Bug 22441

Summary: pmap_growkernel() is not effective at kernel vm limit of 0xffc00000
Product: Base System Reporter: carp <carp>
Component: i386Assignee: freebsd-bugs (Nobody) <bugs>
Status: Closed FIXED    
Severity: Affects Only Me    
Priority: Normal    
Version: 4.1.1-RELEASE   
Hardware: Any   
OS: Any   

Description carp 2000-10-31 14:10:01 UTC
When called with a kernel vm limit of 0xffc00000, pamp_growkernel()
does not set-up the page mapping hardware because of an overflow.

In this line:

  addr = (addr + PAGE_SIZE * NPTEPG) & ~(PAGE_SIZE * NPTEPG - 1);
  ( Line 1403 in $FreeBSD: src/sys/i386/i386/pmap.c,v 1.250.2.5 2000/08/05 00:39:08 peter Exp $)

addr + PAGE_SIZE * NPTEPG overflows to zero when addr is 0xffc00000.

When addr is zero, the conditional in the following while loop is
never satisfied and the hardware page mapping data structures are
never initialized to cover the extended kernel vm.
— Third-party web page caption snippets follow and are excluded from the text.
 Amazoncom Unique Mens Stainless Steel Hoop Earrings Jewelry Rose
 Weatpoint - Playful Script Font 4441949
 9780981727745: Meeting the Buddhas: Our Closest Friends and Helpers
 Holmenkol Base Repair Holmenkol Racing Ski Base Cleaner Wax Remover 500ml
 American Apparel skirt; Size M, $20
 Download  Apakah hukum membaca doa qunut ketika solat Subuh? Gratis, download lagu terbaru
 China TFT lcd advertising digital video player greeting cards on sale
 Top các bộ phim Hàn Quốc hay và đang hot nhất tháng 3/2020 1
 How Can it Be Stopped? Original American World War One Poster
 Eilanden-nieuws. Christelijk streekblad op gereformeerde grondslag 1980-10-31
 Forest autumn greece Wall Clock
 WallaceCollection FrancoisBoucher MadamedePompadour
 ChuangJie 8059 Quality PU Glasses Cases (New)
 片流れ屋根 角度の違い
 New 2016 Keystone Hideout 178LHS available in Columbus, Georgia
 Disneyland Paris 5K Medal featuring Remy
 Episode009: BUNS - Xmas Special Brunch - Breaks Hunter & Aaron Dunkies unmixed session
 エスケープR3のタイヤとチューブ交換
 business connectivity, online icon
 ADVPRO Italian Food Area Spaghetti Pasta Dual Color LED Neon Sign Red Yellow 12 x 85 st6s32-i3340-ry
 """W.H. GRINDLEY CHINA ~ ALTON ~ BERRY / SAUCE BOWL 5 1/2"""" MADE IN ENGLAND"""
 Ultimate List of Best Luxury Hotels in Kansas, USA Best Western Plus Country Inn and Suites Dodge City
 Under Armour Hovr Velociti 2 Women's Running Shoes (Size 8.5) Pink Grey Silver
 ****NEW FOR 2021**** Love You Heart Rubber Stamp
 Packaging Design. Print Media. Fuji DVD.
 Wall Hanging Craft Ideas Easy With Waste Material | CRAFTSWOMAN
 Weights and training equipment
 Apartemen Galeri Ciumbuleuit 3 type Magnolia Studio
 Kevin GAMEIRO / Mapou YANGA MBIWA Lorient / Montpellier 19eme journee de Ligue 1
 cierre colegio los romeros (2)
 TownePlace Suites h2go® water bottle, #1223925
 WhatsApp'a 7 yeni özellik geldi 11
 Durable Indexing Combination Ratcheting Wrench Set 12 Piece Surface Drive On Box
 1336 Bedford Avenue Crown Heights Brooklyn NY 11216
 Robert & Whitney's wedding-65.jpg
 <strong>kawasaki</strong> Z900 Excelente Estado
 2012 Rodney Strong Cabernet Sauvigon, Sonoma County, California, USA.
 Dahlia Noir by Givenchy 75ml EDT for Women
I would also like to suggest that test of kernel_vm_end in 
vm_map_findspace() (src/sys/vm/vm_map.c) is a minor software 
layering violation.  kernel_vm_end is properly a pmap layer variable
and the test against kernel_vm_end should occur in pmap_growkernel().
I realize that making this change might appear to impede performance, 
but pmap_growkernel() only gets called during kernel initialization 
when the kernel is setting up sub-maps of the kernel map. (kernel_map)

Fix: 

In line 1403, I used a standard rounding macro and all appears well.

For instance, I have compiled and tested the kernel with:

  addr = roundup(addr, (PAGE_SIZE*NPTEPG));

Now that I got all of this typed, it appears that the kernel
is being extended an extra 4Mbytes whenever the limit submitted
to pmap_growkernel() falls on a 4Mbyte (i386 page directory) boundary.
The kernel, correctly, rounds up its vm limit to the next page and in 
most cases, the boundary submitted to pmap_growkernel() falls on
a page boundary.
How-To-Repeat: 
I am writing a driver that creates kernel vm up against the limit
of kernel vm and therefore requests that the kernel vm grow to 
0xffc00000.  I could submit a sample of the driver, but paper and
pencil should convince the reader that when PAGE_SIZE is 4096 and 
NPTEPG is 1024, 0xffc00000 + (4096 * 1024) overflows to zero.
Comment 1 David Greenman 2000-10-31 14:23:19 UTC
>When called with a kernel vm limit of 0xffc00000, pamp_growkernel()
>does not set-up the page mapping hardware because of an overflow.
>
>In this line:
>
>  addr = (addr + PAGE_SIZE * NPTEPG) & ~(PAGE_SIZE * NPTEPG - 1);
>  ( Line 1403 in $FreeBSD: src/sys/i386/i386/pmap.c,v 1.250.2.5 2000/08/05 00:39:08 peter Exp $)
>
>addr + PAGE_SIZE * NPTEPG overflows to zero when addr is 0xffc00000.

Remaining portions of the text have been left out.